The region offers an impressive image of the contrasts in contemporary Japan, a country where rural tradition meets a penchant for over-industrialization and concrete, where ancestral temples stand alongside cutting-edge technological infrastructure. The Inland Sea, though praised for its gentle climate protected from heavy rains, is having a hard time erasing its industrial past and decades of pollution-related scandals propagated at numerous (now closed) copper mines and plants, leaving behind ravaged landscapes, abandoned cities and countless ruins.

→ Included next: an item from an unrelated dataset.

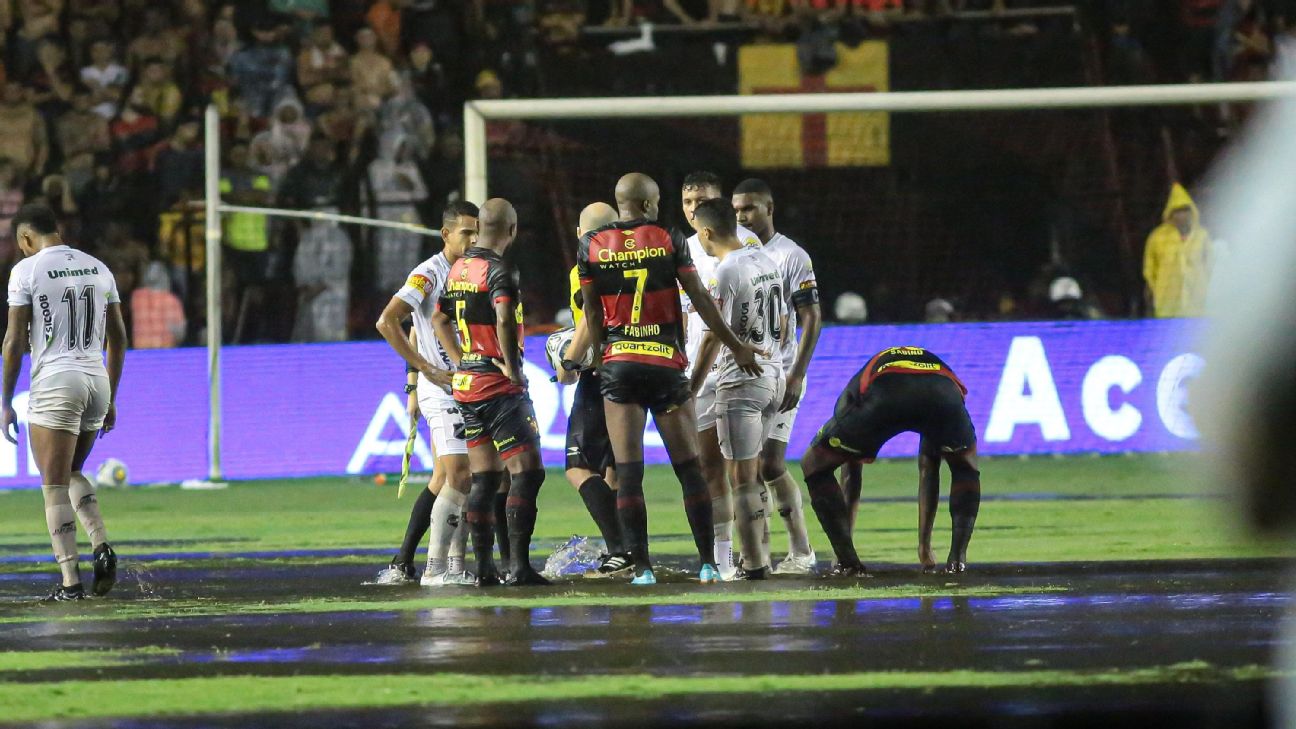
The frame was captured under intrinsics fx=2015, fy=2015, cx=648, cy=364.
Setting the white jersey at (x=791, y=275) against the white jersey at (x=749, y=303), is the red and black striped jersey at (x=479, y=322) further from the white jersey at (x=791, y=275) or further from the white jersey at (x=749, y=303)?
the white jersey at (x=791, y=275)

Today, however, three small islets at the heart of the archipelago welcome hundreds of thousands of visitors a year who journey by train and several hours by boat from Tokyo to enjoy a place where art is part of a sublime nature. In Naoshima, Teshima and Inujima stand concrete open-air museums, exhibitions spaces and gardens providing an atmosphere of rare strength and finesse, between construction and rehabilitation.
The founder of this unusual ensemble, Soichiro Fukutake, was born not far from there to a father whose love of art was passed on not only through an inherited collection but also through some land located on the southern part of Teshima. He decided to dedicate this space to visual art, daring to fight the area’s desertification and revitalize the region’s image by launching a vast museum project, with Tadao Ando as one of the main architects, far from the “monstrous metropolises”.
The least one can say, even if you cannot help but see the project as an immense tourist attraction, is that the collection is stunning and grand, entirely integrated to the landscape and the history of the islands it occupies. It includes: the Benesse House Museum –named after Fukutake’s foundation—which has a resort where a few lucky guests can enjoy the impressive collection outside of opening hours; the Chichu Art Museum that literally disappears into the ground, buried in the dirt, exhibiting pieces by Walter de Maria, James Turell and even a collection of Monet’s Nymphéas lit with a special natural-light system. Further on is the Lee Ufan Museum dedicated to the artist, as well as the ruins of an ancient refinery, Hero Dry Cell, housing a piece by Yukinori Yanagi entirely dedicated to writer Yukio Mishima, who committed suicide there.
Finally, since 1998, as part of the Art House Project program, ten additional exhibition spaces were conceived in the traditional buildings in Honmura village. The small fishing village, which was already home to a museum built by Kazuyo Sejima for Rei Nato’s piece Matrix, welcomed artists to create works in the abandoned spaces amidst their homes. In one of the most ancient houses at the center of town, Tatsuo Miyajima installed Sea of Times ’98, co-created with the village inhabitants. Each person could decide on a speed at which their own little LED light timer would count, and then all the counters were placed in a central basin, as a way to immortalize multiple lives. Shinro Ohtake repurposed a dentist’s office into a Museum of Kitsch. The former house for playing Go was transformed by Yoshihiro Suda, who arranged wood carved flowers around a camellia tree that he planted in the courtyard (Three of Spring). Appropriate Proportion is a piece by Hiroshi Sugimoto who imagined a fiber-optic glass staircase connecting the remains of a Shinto temple to a grave mound, signifying “the harmony of birth and death”.
“It is a paradise for the living,” says Soichiro Fukutake. Paradise, perhaps, but he explains: “It is not a holiday destination. It is a place for resisting modern society, a place for exhibiting a new vision of the 21st century. The spectator should sense a tension.”